Let's pause now and ponder the tough task that the CFOs of real estate investment firms have in arriving at the fair values for their portfolios of properties. Let's start with the notion that fair value measures the price you'd get if you sold today.

Nobody is selling today unless they have to. You could call some of the selling participants in today's market “willing”, but in reality these sellers are forced to dump assets due to unprecedented circumstances. So if the guy one floor down from your firm is unloading a Florida mall at a fire-sale price, is that where you need to mark your relatively healthy mall in the same Boca Raton neighbourhood?

“Orderly transaction.” In the absence of any transactions, it is hard to know what “orderly” looks like. In a particularly extreme example of this, many private equity real estate firms are the owners of half-built developments that may otherwise be in good shape. But what's the fair value? What are other half-built developments selling for today?
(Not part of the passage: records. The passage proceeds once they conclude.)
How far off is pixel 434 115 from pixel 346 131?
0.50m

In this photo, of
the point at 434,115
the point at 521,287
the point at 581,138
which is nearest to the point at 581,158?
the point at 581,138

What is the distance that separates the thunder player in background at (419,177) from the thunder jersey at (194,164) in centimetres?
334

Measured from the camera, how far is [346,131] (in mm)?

A somewhat antiquated pejorative for a shallow and materialistic person is that they “know the price of everything and the value of nothing”. Based on this definition, general partners today are the very picture of virtue, because many of them cling doggedly to the notion that their portfolios have value, but they just can't put a current price on anything… or don't want to.

As Zoe Hughes writes in this issue of PERE, never has the often mundane process of property valuation been such an urgent exercise, and fraught with risks.

GPs that write down their values aggressively must have confidence that their LPs will understand the long-term strategy of private equity real estate. And they must also have confidence that they won't trip up any bank covenants in the process. The decision of whether to dump distressed assets now or hold on to them says much about the GPs ability to ride out the market.

As one industry veteran tells Hughes: “Do you lose the assets and impact your fund performance, or do you try to protect something that you consider to have value?”

But here's some good news for our readers – PERE's edit team has recently been joined by Jonathan Brasse, a former reporter for London's Property Week. Already Jonathan's keen sense of a good story, and his insights into the global connectedness of real estate, is invigorating our coverage of your market.